The world of voice UX design is exploding as we’re increasingly talking to our mobile devices, from personal assistants like Siri to smart speakers like Amazon Echo. Earplay’s team – including experienced writers and game designers Jonathan Myers, CEO, and Dave Grossman, CCO – is taking voice UX design to a new level. Their stories for mobile devices use interactive conversation and simple voice commands that create an eyes-free, hands-free interactive experience.
The Emotional Power of Sound Brings People Into the Story
The team’s first release was Codename Cygnus. “The goal was to take the powerful emotional intimacy of audio, the same one that caused widespread panic when War of the Worlds was first broadcast, and enhance that experience so that you can imagine yourself inside the story, connecting with the other characters,” explains Myers.

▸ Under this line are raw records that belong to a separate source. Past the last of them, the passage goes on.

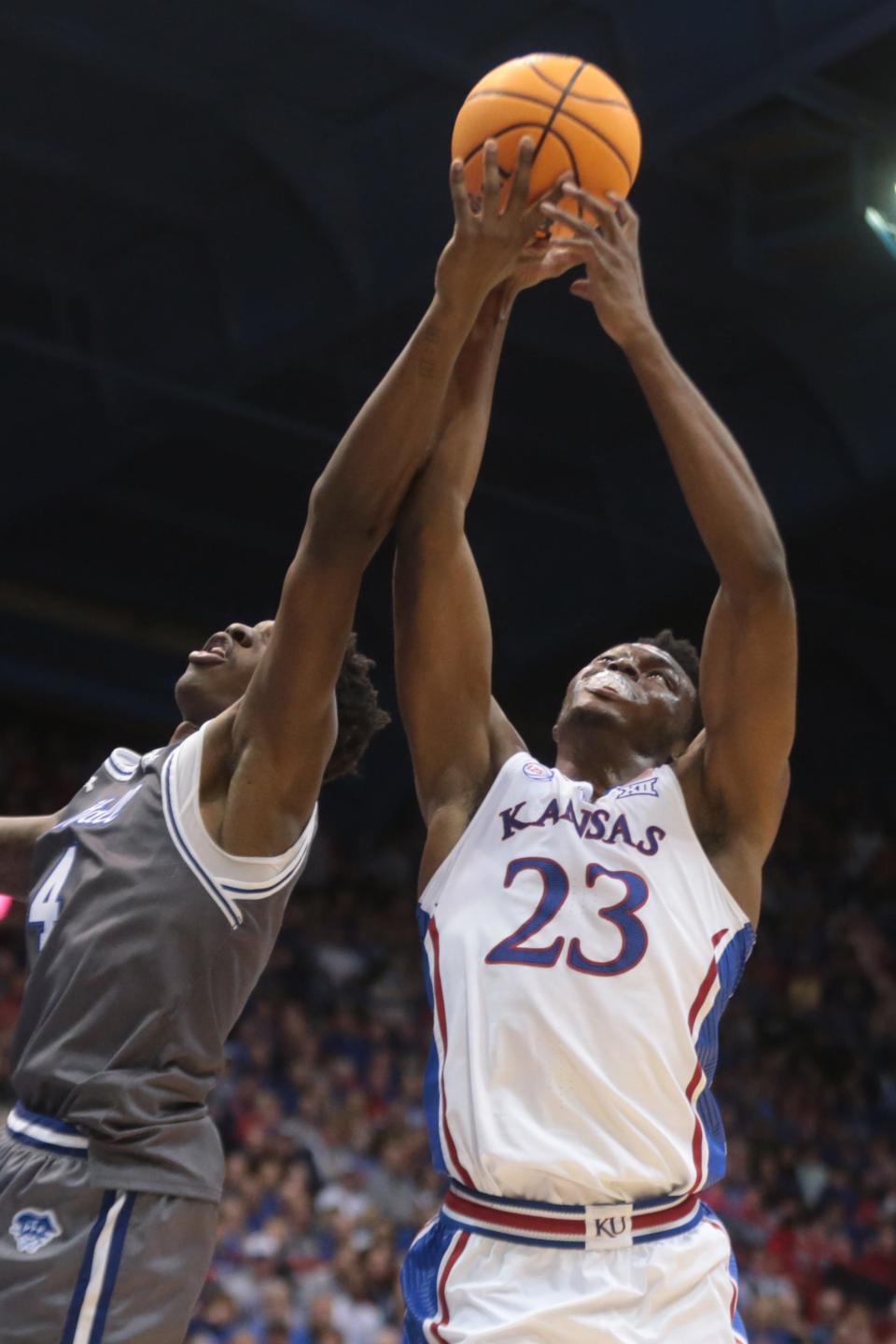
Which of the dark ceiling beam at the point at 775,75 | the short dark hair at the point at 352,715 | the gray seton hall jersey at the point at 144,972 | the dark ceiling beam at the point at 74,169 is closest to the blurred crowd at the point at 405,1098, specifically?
the dark ceiling beam at the point at 74,169

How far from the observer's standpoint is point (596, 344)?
39.0 ft

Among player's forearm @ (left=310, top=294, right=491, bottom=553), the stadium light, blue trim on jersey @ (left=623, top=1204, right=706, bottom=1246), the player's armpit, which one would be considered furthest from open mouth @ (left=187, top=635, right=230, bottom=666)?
the stadium light

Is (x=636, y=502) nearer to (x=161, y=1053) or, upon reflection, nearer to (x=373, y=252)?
(x=373, y=252)

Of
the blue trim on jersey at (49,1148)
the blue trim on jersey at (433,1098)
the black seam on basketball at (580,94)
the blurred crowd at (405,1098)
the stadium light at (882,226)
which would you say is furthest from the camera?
the blurred crowd at (405,1098)

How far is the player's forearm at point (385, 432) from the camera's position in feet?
10.9

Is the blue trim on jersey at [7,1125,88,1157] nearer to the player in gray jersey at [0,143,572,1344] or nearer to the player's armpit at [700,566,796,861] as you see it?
the player in gray jersey at [0,143,572,1344]

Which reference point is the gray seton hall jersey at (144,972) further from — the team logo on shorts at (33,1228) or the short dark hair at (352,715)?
the short dark hair at (352,715)

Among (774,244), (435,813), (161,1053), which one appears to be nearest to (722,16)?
(774,244)

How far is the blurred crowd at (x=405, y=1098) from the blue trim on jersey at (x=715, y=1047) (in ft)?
21.4

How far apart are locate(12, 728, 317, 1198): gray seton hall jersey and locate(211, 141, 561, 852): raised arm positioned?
4.7 inches

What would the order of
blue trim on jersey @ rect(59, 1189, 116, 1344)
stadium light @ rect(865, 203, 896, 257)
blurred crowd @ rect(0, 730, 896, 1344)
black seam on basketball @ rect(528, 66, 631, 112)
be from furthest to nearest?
blurred crowd @ rect(0, 730, 896, 1344) → stadium light @ rect(865, 203, 896, 257) → black seam on basketball @ rect(528, 66, 631, 112) → blue trim on jersey @ rect(59, 1189, 116, 1344)

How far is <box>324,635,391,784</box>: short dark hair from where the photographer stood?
4.02 metres

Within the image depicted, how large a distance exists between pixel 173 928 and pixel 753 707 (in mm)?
1231

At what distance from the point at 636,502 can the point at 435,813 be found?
10442mm
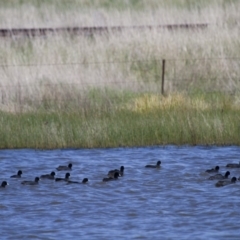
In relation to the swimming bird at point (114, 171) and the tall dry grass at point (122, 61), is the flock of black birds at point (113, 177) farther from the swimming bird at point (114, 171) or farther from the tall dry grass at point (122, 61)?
the tall dry grass at point (122, 61)

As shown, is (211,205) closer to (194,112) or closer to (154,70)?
(194,112)

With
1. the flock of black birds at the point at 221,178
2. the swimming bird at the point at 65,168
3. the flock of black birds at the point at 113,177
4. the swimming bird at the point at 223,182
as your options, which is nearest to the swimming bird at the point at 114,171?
the flock of black birds at the point at 113,177

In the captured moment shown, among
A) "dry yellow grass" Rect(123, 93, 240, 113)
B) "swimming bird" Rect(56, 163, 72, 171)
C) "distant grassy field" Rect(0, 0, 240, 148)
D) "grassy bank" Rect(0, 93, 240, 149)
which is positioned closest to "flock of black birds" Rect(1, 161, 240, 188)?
"swimming bird" Rect(56, 163, 72, 171)

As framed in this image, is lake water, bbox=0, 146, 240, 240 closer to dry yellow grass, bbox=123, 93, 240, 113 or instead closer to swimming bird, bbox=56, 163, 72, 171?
swimming bird, bbox=56, 163, 72, 171

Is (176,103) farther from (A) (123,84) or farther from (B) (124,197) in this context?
(B) (124,197)

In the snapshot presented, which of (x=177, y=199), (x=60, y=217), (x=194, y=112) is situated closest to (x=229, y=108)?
(x=194, y=112)

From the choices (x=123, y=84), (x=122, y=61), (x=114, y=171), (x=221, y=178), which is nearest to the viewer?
(x=221, y=178)

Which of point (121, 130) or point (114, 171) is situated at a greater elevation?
point (121, 130)

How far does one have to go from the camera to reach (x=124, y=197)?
1545 centimetres

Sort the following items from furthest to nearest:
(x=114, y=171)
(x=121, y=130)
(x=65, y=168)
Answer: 1. (x=121, y=130)
2. (x=65, y=168)
3. (x=114, y=171)

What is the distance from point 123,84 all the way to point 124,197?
7.83 metres

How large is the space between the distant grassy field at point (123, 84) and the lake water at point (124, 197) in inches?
12.0

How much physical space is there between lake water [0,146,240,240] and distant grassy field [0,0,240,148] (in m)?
0.30

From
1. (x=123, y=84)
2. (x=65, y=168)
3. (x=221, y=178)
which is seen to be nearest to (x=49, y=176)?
(x=65, y=168)
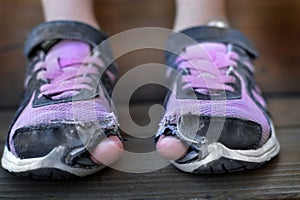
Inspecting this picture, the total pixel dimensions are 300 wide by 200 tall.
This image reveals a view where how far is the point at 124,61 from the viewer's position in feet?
3.15

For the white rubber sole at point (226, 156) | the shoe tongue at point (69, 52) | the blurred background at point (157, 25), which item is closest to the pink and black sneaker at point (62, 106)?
the shoe tongue at point (69, 52)

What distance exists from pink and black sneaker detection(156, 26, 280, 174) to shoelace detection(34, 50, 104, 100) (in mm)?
118

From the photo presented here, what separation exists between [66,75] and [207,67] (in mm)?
204

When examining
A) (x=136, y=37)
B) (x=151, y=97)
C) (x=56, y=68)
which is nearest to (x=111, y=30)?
(x=136, y=37)

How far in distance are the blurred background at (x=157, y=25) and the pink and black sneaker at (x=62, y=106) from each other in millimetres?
215

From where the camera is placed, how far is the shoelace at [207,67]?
650mm

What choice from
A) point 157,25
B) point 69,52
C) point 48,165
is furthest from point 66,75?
point 157,25

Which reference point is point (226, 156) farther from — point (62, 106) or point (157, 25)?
point (157, 25)

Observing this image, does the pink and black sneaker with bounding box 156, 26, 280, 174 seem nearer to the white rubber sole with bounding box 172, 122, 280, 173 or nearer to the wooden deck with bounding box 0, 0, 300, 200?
the white rubber sole with bounding box 172, 122, 280, 173

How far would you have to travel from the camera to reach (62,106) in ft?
1.96

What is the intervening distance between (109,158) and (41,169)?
3.2 inches

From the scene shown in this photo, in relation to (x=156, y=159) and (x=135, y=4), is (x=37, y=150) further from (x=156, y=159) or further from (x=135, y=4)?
(x=135, y=4)

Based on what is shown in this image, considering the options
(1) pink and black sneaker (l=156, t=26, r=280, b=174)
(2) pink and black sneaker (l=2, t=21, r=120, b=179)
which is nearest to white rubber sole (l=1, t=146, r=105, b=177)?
(2) pink and black sneaker (l=2, t=21, r=120, b=179)

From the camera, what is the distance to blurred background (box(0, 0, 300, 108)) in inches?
37.5
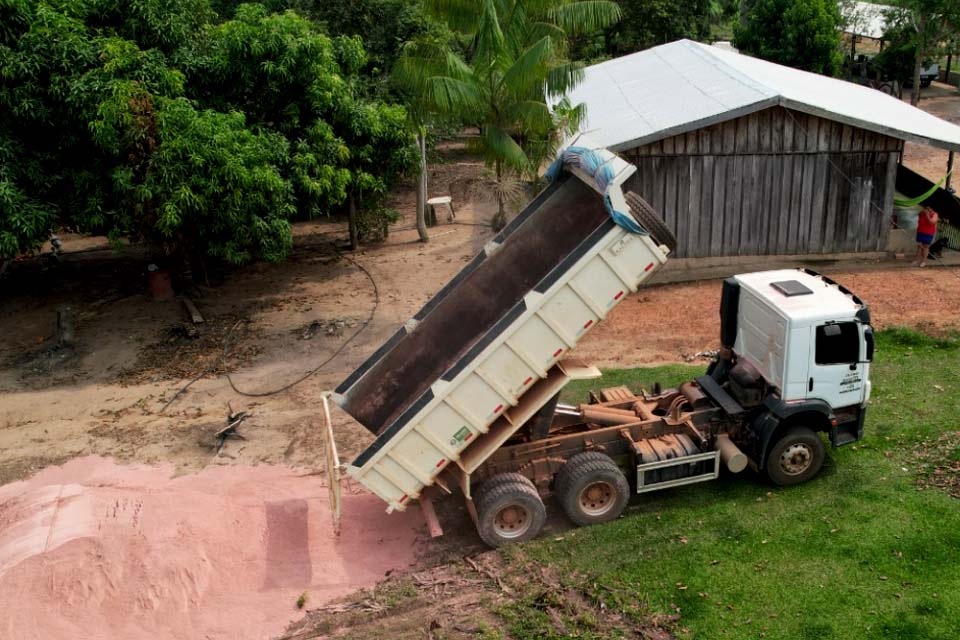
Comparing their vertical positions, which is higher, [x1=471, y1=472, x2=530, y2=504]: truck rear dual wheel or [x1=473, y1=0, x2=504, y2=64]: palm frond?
[x1=473, y1=0, x2=504, y2=64]: palm frond

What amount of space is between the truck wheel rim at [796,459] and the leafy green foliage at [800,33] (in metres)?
30.6

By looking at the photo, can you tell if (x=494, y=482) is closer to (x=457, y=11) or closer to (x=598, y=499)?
(x=598, y=499)

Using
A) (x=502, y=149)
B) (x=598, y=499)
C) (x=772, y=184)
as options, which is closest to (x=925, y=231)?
(x=772, y=184)

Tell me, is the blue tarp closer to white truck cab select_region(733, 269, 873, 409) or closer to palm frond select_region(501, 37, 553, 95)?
white truck cab select_region(733, 269, 873, 409)

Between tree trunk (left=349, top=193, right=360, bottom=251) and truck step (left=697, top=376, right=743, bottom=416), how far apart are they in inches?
540

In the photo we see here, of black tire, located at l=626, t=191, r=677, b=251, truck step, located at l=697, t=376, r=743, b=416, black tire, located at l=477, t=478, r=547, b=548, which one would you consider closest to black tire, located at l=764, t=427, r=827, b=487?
truck step, located at l=697, t=376, r=743, b=416

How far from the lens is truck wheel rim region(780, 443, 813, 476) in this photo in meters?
10.9

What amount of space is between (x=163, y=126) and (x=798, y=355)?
12.8m

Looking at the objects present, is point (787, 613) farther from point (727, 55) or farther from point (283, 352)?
point (727, 55)

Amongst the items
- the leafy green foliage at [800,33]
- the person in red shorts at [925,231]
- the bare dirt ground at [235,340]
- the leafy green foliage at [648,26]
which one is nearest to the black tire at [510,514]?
the bare dirt ground at [235,340]

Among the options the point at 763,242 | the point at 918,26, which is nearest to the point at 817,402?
the point at 763,242

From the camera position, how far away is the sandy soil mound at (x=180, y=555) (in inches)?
366

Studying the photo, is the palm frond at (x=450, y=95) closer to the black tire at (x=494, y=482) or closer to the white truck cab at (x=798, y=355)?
the white truck cab at (x=798, y=355)

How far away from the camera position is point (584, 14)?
1714 centimetres
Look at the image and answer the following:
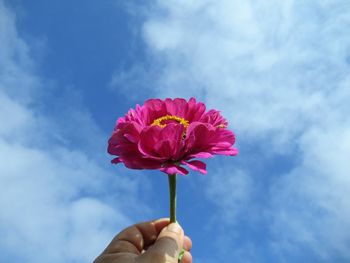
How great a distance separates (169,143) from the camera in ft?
6.44

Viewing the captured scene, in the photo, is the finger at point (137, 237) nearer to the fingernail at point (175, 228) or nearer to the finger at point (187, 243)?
the finger at point (187, 243)

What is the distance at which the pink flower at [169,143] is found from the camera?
6.49 ft

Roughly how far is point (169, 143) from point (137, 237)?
1.06 meters

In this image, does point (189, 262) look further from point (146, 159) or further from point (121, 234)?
point (146, 159)

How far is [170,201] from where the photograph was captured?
2238 millimetres

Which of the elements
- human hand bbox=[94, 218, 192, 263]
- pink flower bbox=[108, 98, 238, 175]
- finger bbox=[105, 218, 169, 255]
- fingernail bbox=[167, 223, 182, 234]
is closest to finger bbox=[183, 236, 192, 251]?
human hand bbox=[94, 218, 192, 263]

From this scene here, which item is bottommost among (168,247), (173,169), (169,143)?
(168,247)

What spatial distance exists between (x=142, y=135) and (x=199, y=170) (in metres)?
0.31

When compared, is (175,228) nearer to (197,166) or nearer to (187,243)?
(187,243)

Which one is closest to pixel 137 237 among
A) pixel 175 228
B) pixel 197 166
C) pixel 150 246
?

Approaching UX Design Like Creatives, Not Engineers
Voice UX designers are often engineers focused on speech recognition. As designers and writers, Earplay takes a different approach. “Simpler design and better user guidance in the prompting and solicitation of speech may work just as well, or better, without needing the excess processing of language,” says Myers.
High-quality audio experiences start with your voice selection. “A recorded human voice is going to provide a better and more intimate interaction for someone whose sole experience is listening and responding. A well-directed voice actor captures the right nuance and subtext so that the meaning, guidance, and solicitation of speech from a user becomes crystal clear.”
File quality is essential, and having the right creative and tech tools lets the Earplay team deliver a world-class audio experience. “By far, our most significant use is with Adobe Audition CC for sound file editing, cleaning and processing.”
Advanced Tips from Interactive UX Story Design
According to Grossman, the design process starts with mapping the story and then goes through highly iterative stages of story refinement, writing, recording, and extensive testing. “What should a user interface be like when it needs to be presented entirely by audio, and how should it distinguish itself from the rest of the audio that the audience is hearing? Or, how can it blend in effectively and still do its job?”
The writing and extensive testing with audiences are key. “You have to pay attention to how you word things when you set it up, because the phrases being listened for can’t sound overly similar to one another – and what the software finds ‘similar’” is sometimes not the same as what a human being would,” advises Grossman.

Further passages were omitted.